Filtra los ítems siguientes y copia todas las líneas en las que aparezca la palabra "would".

Datos de entrada:
-.-.-

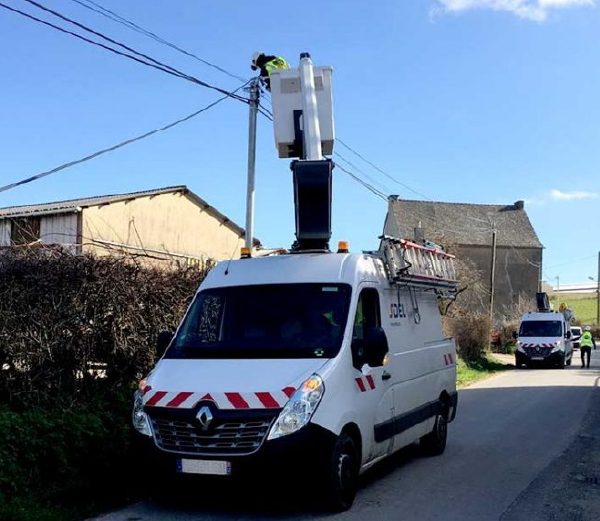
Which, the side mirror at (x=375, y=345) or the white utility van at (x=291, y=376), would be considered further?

-.-.-

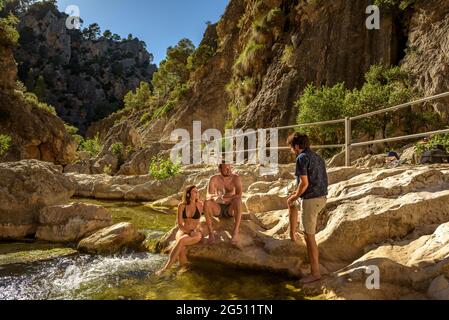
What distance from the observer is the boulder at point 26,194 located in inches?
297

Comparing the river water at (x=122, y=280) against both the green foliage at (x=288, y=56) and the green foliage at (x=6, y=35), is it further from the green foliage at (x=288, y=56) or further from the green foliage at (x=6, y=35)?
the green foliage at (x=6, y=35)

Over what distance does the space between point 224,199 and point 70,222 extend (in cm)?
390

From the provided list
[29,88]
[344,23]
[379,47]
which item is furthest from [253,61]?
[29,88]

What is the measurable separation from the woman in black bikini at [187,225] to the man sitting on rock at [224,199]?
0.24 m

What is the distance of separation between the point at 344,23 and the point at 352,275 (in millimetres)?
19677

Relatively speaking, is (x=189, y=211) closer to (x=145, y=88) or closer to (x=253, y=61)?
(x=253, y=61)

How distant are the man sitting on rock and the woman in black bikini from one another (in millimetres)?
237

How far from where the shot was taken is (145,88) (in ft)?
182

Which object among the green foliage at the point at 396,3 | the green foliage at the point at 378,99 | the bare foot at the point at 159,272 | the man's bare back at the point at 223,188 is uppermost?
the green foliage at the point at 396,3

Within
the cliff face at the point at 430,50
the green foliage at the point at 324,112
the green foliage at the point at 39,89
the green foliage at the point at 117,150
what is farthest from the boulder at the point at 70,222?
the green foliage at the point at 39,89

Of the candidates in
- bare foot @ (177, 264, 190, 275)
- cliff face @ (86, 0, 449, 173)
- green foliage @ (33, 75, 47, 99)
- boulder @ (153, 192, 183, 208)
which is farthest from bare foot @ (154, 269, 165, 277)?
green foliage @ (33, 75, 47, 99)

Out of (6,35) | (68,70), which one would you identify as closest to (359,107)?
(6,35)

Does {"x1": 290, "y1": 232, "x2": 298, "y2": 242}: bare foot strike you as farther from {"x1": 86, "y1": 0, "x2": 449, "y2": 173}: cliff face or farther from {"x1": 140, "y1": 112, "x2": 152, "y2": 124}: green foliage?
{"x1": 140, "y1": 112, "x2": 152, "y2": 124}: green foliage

-.-.-

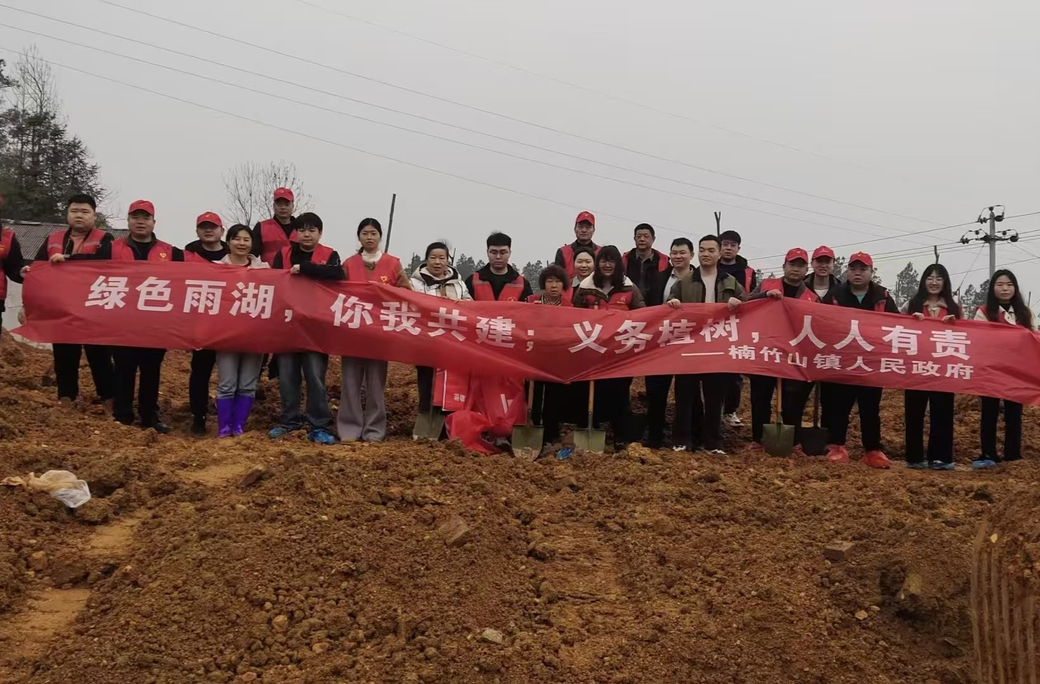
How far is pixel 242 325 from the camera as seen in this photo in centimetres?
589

-.-.-

Respuesta del ejercicio:
Which, the side mirror at (x=375, y=345) or the white utility van at (x=291, y=376), would be considered further?
Out of (6,35) | (68,70), which one would you identify as closest to (359,107)?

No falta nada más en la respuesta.